Shilen - Break-in Procedure
Break-in procedures are as diverse as cleaning techniques. Shilen, Inc. introduced a break-in procedure mostly because customers seemed to think that we should have one. By and large, we don't think breaking-in a new barrel is a big deal. All our stainless steel barrels have been hand lapped as part of their production, as well as any chrome moly barrel we install. Hand lapping a barrel polishes the interior of the barrel and eliminates sharp edges or burrs that could cause jacket deformity. This, in fact, is what you are doing when you break-in a new barrel through firing and cleaning.
Here is our standard recommendation: Clean after each shot for the first 5 shots. The remainder of the break-in is to clean every 5 shots for the next 50 shots. During this time, don't just shoot bullets down the barrel during this 50 shot procedure. This is a great time to begin load development. Zero the scope over the first 5 shots, and start shooting for accuracy with 5-shot groups for the next 50 shots. Same thing applies to fire forming cases for improved or wildcat cartridges. Just firing rounds down a barrel to form brass without any regard to their accuracy is a mistake. It is a waste of time and barrel life.

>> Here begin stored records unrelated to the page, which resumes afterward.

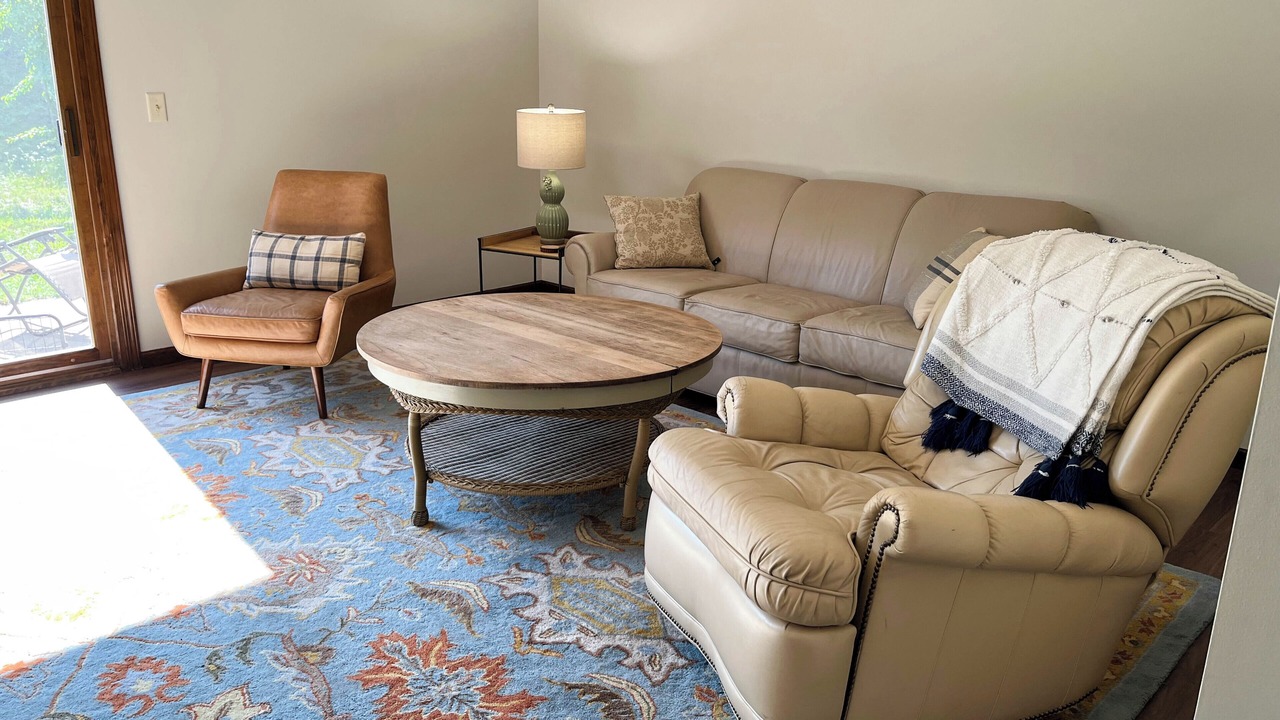 Photo of Livingroom in Maple City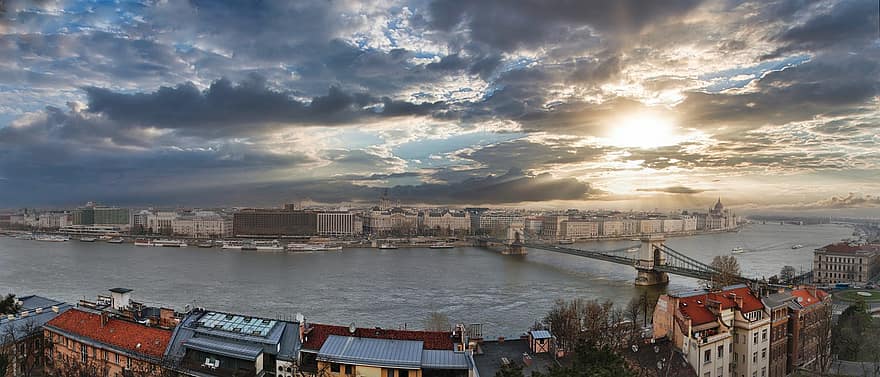 Budapeste, Hungria, nascer do sol, nuvens, panorama, Casas do parlamento, Danúbio, ponte de corrente, cidade, paisagem urbana, lugar famoso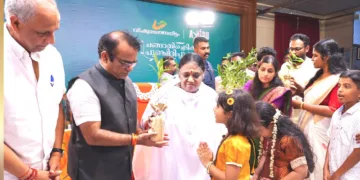 വിഷുദിനത്തില്‍ മാതാ അമൃതാനന്ദമയി മഠത്തില്‍ അമ്മയുടെ സാന്നിധ്യത്തില്‍ നടന്ന വൃക്ഷത്തൈ വിതരണത്തില്‍ നിന്ന്‌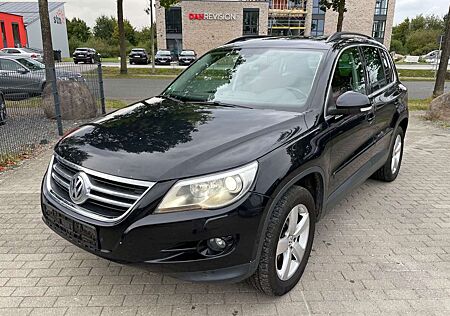 VW Tiguan Volkswagen Track & Field 4Motion Leder Pano Bi-Xenon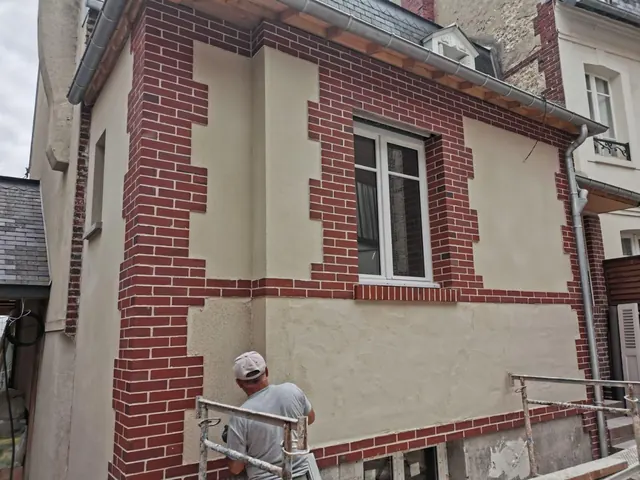 Angle d'extension en brique, fenêtre posée — Yvetot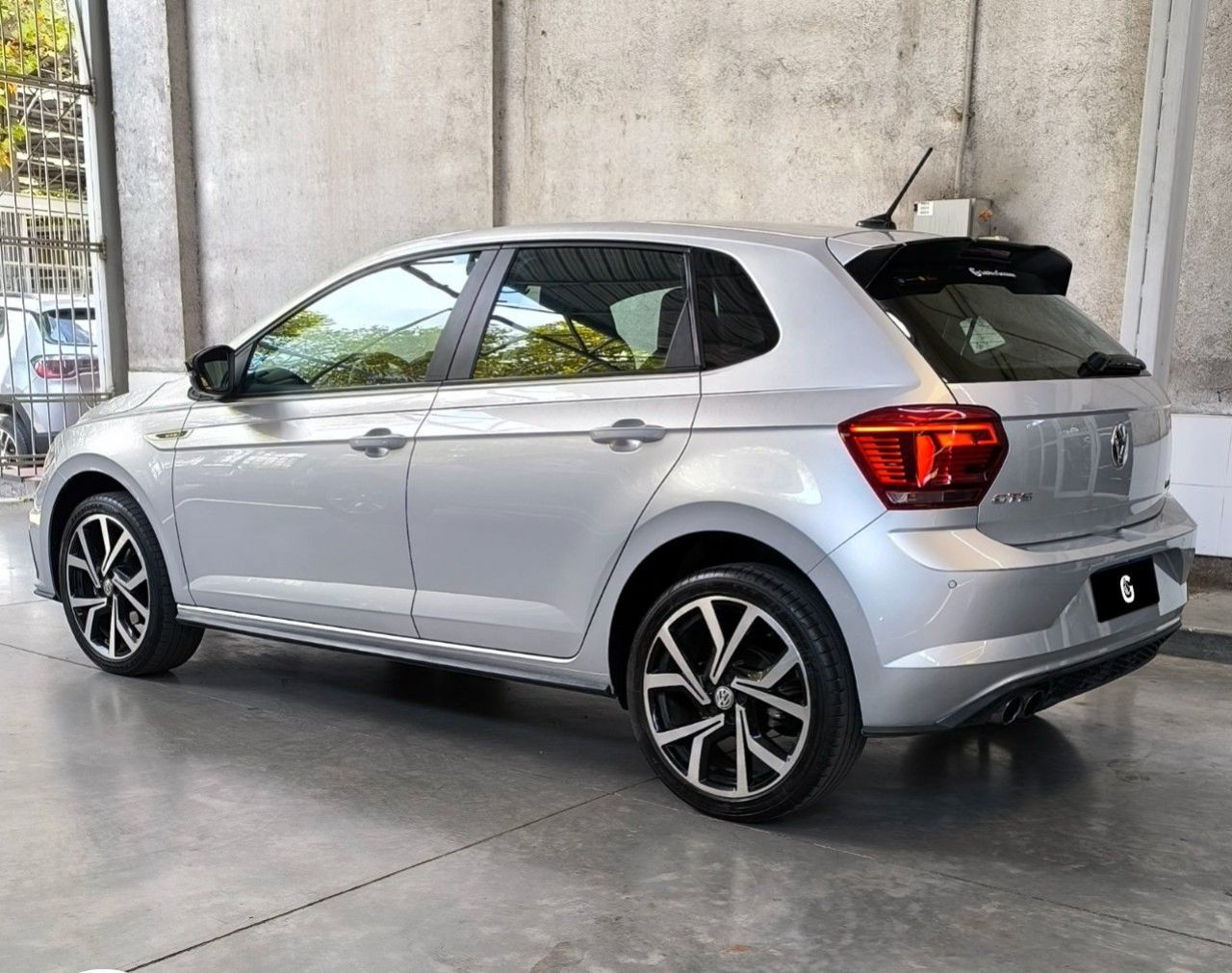 Volkswagen Polo Usado en Mendoza, deRuedas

Lilja - Break-in Procedure
For an effective break-in the barrel should be cleaned after every shot for the first 10-12 rounds or until copper fouling stops. Our procedure is to push a cotton patch that is wet with solvent through the barrel. This will remove much of the powder fouling and wet the inside of the barrel with solvent. Next, wet a bronze brush with solvent and stroke the barrel 5-10 times. Follow this by another wet patch and then one dry patch. Now soak the barrel with a strong copper removing solvent until all of the blue mess is removed from the barrel. The copper fouling will be heavy for a few rounds and then taper off quickly in just one or two shots. Once it has stopped or diminished significantly it is time to start shooting 5 shot groups, cleaning after each one. After 25-30 rounds clean at a normal interval of 10-25 rounds. Your barrel is now broken-in.

For best results, of course, it is necessary to 'season' it and use proper cleaning equipment. We like the Dewey coated rods, a good bore guide, copper/bronze brushes and cotton flannel patches, the appropriate size to keep that jag and rod in the middle of the bore. You will need a good bore solvent, like KG 3, Shooters Choice or CR-10 to loosen the fouling, followed by a scrubbing with Holland's Witches Brew or KG 2. After cleaning, nullify the solvents with rubbing alcohol and patch dry. Finish with Tetra Gun Oil, KG 4 or Holland's Bbl Break-in Fluid. Never shoot a dry bore as this will greatly promote copper fouling.


Pac-Nor - Break-in Procedure
Shoot one, clean, for first ten rounds; shoot three, clean, for next thirty rounds; shoot five, clean, while working up load. Allow bbl to cool to the touch before testing a new load to avoid unnecessary throat erosion.